Pour les versements effectués en 2019 et compte tenu PASS 2018 à 39.792 euros, le PER se situera au minimum à 3.979 euros (39.792 x 10%) et au maximum à 31.833 euros (39.792 x 8 x 10%).

- Les déductions fiscales du contrat Madelin

Les cotisations versées sur un contrat de retraite Madelin, réservé aux TNS, peuvent être déduites des revenus à déclarer à l’administration fiscale à hauteur d’un certain plafond. Il existe là aussi deux formules de calcul basées cette fois-ci le PASS de l’année en cours :

- 10% du PASS de l'année N
- 10% du bénéfice imposable de l'année N dans la limite de huit PASS de l'année N auxquels s'ajoutent 15% de la fraction du bénéfice compris entre un et huit PASS de l'année N.
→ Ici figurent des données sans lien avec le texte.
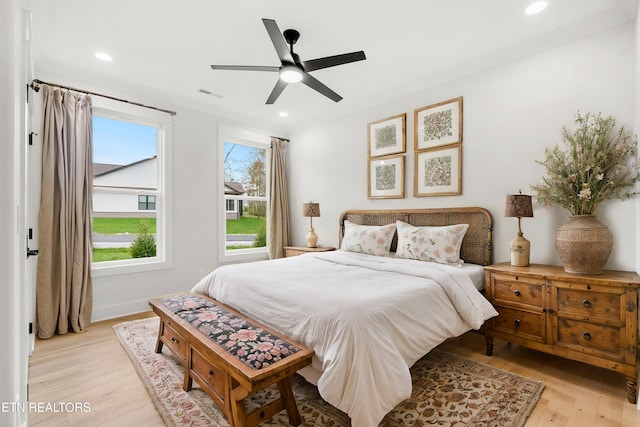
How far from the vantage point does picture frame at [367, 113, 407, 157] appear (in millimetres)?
3879

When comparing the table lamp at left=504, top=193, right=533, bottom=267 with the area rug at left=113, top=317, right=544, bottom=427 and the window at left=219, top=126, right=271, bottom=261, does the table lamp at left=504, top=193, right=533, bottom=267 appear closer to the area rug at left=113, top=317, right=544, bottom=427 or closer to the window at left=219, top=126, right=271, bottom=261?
the area rug at left=113, top=317, right=544, bottom=427

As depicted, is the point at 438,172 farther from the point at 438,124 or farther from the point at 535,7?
the point at 535,7

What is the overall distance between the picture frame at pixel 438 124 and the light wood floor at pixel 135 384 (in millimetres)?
2169

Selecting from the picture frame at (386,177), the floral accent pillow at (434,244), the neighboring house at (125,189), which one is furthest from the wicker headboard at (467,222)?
the neighboring house at (125,189)

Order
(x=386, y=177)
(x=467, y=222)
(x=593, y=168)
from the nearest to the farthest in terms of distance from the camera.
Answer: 1. (x=593, y=168)
2. (x=467, y=222)
3. (x=386, y=177)

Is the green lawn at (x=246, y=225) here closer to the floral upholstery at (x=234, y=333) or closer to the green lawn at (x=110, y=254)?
the green lawn at (x=110, y=254)

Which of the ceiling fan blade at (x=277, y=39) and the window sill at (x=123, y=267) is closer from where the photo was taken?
the ceiling fan blade at (x=277, y=39)

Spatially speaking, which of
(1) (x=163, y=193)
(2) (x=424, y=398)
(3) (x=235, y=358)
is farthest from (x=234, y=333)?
(1) (x=163, y=193)

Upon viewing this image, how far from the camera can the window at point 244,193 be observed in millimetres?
4715

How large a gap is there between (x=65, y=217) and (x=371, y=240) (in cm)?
331

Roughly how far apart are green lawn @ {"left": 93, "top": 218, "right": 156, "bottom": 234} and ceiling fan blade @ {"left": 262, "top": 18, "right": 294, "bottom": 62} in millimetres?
2855

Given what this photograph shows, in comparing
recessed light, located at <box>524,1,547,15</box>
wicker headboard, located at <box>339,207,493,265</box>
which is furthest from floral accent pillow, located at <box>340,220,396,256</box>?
recessed light, located at <box>524,1,547,15</box>

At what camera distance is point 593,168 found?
235cm

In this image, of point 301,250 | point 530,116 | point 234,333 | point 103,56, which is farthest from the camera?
point 301,250
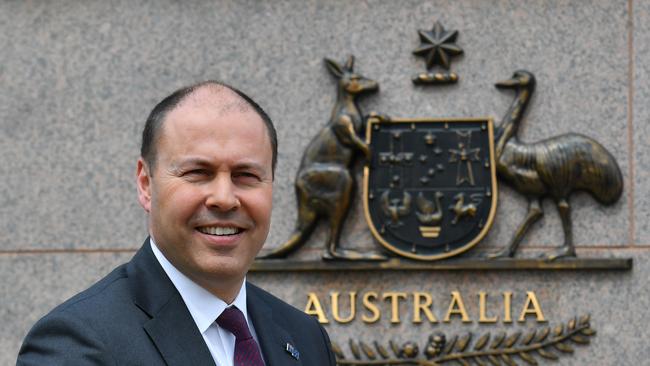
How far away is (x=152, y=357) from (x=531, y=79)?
342 centimetres

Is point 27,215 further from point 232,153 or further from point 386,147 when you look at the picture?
point 232,153

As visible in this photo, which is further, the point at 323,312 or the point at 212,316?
the point at 323,312

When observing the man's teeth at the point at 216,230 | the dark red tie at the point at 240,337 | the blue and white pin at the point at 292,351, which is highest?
the man's teeth at the point at 216,230

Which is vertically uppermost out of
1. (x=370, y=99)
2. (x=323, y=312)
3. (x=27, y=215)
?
(x=370, y=99)

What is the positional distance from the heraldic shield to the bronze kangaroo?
9cm

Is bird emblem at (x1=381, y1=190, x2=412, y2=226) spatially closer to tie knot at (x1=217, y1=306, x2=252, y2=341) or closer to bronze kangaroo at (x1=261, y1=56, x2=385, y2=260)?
bronze kangaroo at (x1=261, y1=56, x2=385, y2=260)

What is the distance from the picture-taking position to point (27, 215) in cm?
559

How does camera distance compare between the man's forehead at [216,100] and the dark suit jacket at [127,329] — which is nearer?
the dark suit jacket at [127,329]

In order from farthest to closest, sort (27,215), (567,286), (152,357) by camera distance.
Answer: (27,215) < (567,286) < (152,357)

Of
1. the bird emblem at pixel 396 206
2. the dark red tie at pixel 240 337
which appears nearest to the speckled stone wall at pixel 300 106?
the bird emblem at pixel 396 206

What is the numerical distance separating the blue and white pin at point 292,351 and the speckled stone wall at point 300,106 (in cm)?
269

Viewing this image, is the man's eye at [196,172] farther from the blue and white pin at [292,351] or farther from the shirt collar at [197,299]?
the blue and white pin at [292,351]

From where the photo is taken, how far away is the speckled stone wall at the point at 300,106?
5.27 metres

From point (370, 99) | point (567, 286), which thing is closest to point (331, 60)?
point (370, 99)
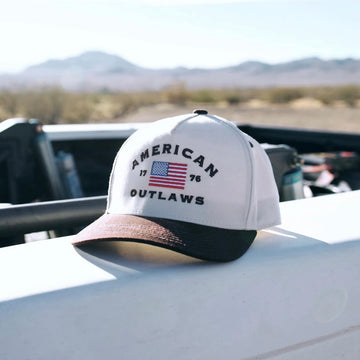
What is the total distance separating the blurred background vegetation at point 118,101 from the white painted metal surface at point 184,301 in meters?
18.7

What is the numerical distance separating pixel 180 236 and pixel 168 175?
19 centimetres

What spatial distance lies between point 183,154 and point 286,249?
0.36m

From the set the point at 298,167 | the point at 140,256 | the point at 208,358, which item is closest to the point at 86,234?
the point at 140,256

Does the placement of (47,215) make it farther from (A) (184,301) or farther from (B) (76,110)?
(B) (76,110)

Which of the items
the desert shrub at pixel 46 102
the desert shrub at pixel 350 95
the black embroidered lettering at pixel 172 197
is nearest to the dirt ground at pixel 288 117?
the desert shrub at pixel 350 95

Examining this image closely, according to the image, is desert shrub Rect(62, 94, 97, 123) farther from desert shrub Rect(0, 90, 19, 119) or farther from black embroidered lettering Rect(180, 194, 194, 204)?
black embroidered lettering Rect(180, 194, 194, 204)

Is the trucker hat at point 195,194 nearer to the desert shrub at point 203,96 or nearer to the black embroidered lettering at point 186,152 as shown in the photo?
the black embroidered lettering at point 186,152

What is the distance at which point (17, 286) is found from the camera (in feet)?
3.55

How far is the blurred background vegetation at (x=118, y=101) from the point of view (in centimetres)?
2503

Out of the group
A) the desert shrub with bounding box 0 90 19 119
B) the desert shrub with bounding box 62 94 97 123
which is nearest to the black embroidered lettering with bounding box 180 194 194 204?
the desert shrub with bounding box 0 90 19 119

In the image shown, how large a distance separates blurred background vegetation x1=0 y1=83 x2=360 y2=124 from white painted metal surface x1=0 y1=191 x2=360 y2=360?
1867 cm

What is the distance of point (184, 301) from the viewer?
115 cm

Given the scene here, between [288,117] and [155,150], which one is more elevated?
[155,150]

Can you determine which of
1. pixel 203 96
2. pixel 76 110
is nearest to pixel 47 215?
pixel 76 110
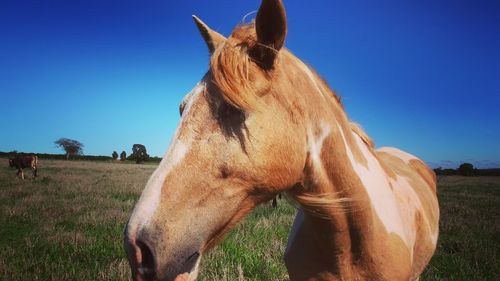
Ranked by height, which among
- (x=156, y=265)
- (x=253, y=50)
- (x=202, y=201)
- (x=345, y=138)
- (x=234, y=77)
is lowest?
(x=156, y=265)

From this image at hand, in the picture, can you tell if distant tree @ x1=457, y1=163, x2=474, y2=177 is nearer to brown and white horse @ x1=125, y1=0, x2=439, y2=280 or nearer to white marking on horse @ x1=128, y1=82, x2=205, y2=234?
brown and white horse @ x1=125, y1=0, x2=439, y2=280

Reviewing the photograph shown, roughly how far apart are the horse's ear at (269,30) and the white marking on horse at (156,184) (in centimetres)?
35

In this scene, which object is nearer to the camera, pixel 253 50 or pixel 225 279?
pixel 253 50

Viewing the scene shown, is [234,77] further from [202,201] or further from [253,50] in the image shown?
[202,201]

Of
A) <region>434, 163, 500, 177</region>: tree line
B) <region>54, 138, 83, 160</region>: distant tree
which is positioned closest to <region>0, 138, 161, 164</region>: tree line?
<region>54, 138, 83, 160</region>: distant tree

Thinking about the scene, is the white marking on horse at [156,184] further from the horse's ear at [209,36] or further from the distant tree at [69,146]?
the distant tree at [69,146]

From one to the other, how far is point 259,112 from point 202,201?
0.49 meters

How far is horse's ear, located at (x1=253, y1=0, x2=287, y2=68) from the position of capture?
4.64 feet

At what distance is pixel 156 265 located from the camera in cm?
125

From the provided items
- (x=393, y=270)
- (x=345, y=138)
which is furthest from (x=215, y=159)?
(x=393, y=270)

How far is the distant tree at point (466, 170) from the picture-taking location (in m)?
64.9

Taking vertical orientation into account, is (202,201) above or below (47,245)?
above

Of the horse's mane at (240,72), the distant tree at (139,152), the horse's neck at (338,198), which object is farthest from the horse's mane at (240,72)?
the distant tree at (139,152)

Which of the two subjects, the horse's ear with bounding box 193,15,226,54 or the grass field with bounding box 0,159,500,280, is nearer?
the horse's ear with bounding box 193,15,226,54
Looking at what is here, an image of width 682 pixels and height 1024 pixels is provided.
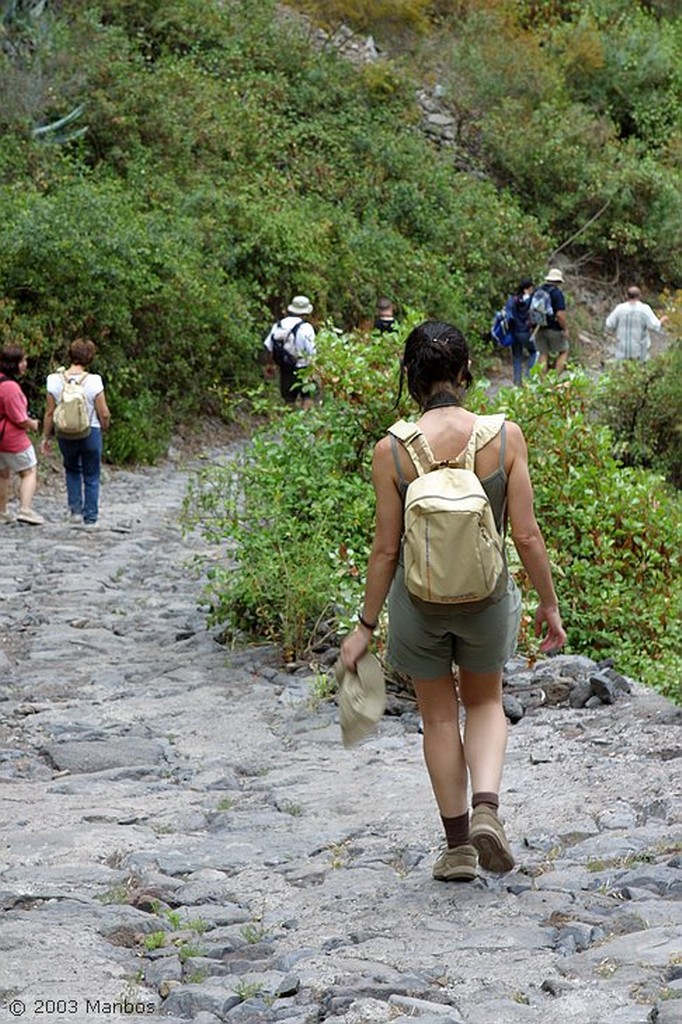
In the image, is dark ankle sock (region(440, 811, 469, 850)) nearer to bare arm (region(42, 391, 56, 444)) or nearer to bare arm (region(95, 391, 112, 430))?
bare arm (region(95, 391, 112, 430))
Avec un PASS 2018 fixé à 39.732 euros, les déductions Madelin minimales devaient s'élever à 3.973 euros (39.732 x 10%) et celles maximales à 73.503 euros (39.732 x 8 x 10% + [39.732 x 8 – 39.732 x 15%]). L'instauration du PAS sur l'IR en 2018 modifie là aussi la donne. Toutefois, contrairement aux Perp et assimilés, rien n'a été prévu pour maintenir partiellement l'avantage fiscal des contrats Madelin. Les cotisations versées en 2018 ne donnent droit à aucune déduction fiscale, sauf sur les revenus exceptionnels (primes, plus-values immobilières...).

Avec un PASS 2019 à 40.542 euros, la déduction Madelin atteint au minimum 4.054 euros (40.524 x 10%) et au maximum 74.969 euros (40.524 x 8 x 10% + [40.524 x 8 – 40.524 x 15%]) cette année.